Die im Vergleich vor allem zu den Nachbarn etwas bessere Entwicklung in der Schweiz lässt sich einerseits mit dem kürzeren und weniger harten Lockdown im Vergleich zu gewissen anderen Ländern sowie der Branchenstruktur bzw. dem Tourismus-Anteil am BIP erklären, wie Ronald Indergand, Leiter Ressort Konjunktur im Seco, gegenüber der Nachrichtenagentur AWP darlegte.

So kam es bekanntlich in Spanien und Italien zu weitergehenden Betriebsschliessungen als im deutschsprachigen Raum. Etwa wurden Baustellen oder Industrieunternehmen hierzulande nicht flächendeckend geschlossen. Aber auch die Dauer der Restriktionen variierte. In Grossbritannien etwa begann die Wiederöffnung der Wirtschaft erst im Verlauf des Mai, während die deutschsprachigen Länder bereits ab April Öffnungsschritte vornahmen.

In Bezug auf die Branchenstruktur profitierte die Schweiz etwa vom grossen Anteil der Pharmaindustrie, deren Umsätze auch während der Pandemie zulegten, während etwa die für Deutschland wichtige Autoindustrie einbrach. Im Vergleich zu Österreich, Spanien oder Italien macht vor allem auch die Bedeutung des Tourismus den Unterschied aus.

Der Tourismus-Anteil am BIP liegt in der Schweiz unter 2 Prozent, in Österreich hingegen bei über 5 oder in Spanien bei über 6 Prozent. "Der starke Einbruch der Tourismus-Industrie wirkt sich damit dort viel stärker aus", so Ronald Indergand vom Seco.

Starke Erholung im dritten Quartal

Im gleichen Ausmass wie zuletzt dürfte es mit der Wirtschaft wohl nicht mehr abwärts gehen. Im Gegenteil: Der starke Einbruch im zweiten Quartal dürfte ein einmaliges Ereignis gewesen sein. Das Tempo der Erholung nach Aufhebung des Lockdowns sei jedenfalls bisher "zügig" gewesen, so Indergand.

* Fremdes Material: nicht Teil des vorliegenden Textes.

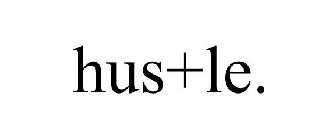 HUS+LE.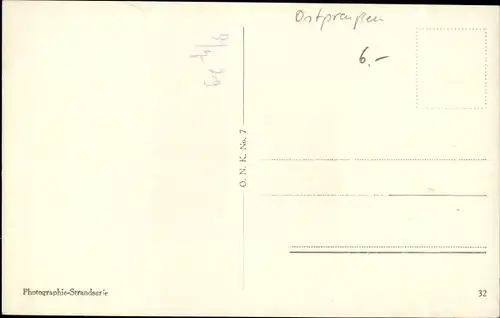 Ak Selenogradsk Ostseebad Cranz Ostpreußen, Strandpartie, Hotel Metropole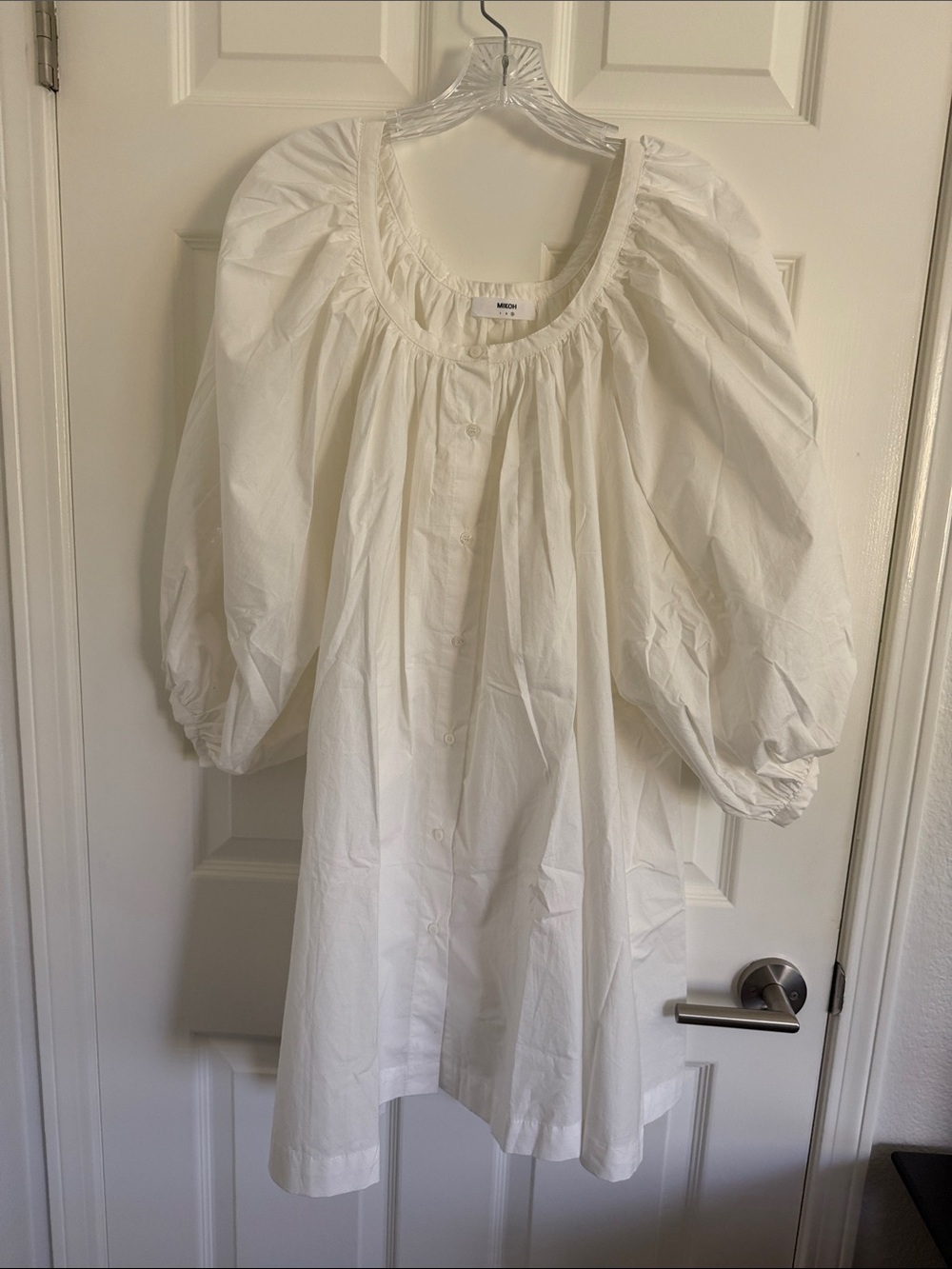 MIKOH ILIN MINI DRESS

Die vorhanden Daten etwa zur Mobilität oder zu getätigten Zahlungen zeigten: Der Tiefpunkt sei in der erste Aprilhälfte gewesen, seit Mai gehe es wieder aufwärts - teilweise rasant (z.B. Detailhandel), teilweise etwas langsamer (z.B. Reisebranche). "Auch im Juni und Juli hat sich die positive Entwicklung fortgesetzt", betonte Indergand. Ein BIP-Plus im hohen einstelligen Prozentbereich sei jedenfalls möglich.

Gewisse Vorbehalte macht Indergand allerdings: es sei gut möglich, dass es wegen der steigenden Infektionszahlen zu gewissen Einschränkungen kommen werde, wenn vielleicht nur regional und in einzelnen Kantonen. Ein Risiko für die Erholung sei ausserdem die Eurozone. Länder wie Spanien oder Italien würden noch "sehr lange mit den Folgen der Rezession zu kämpfen haben", was etwa für Schweizer Exporte in solche Länder eine Belastung sei.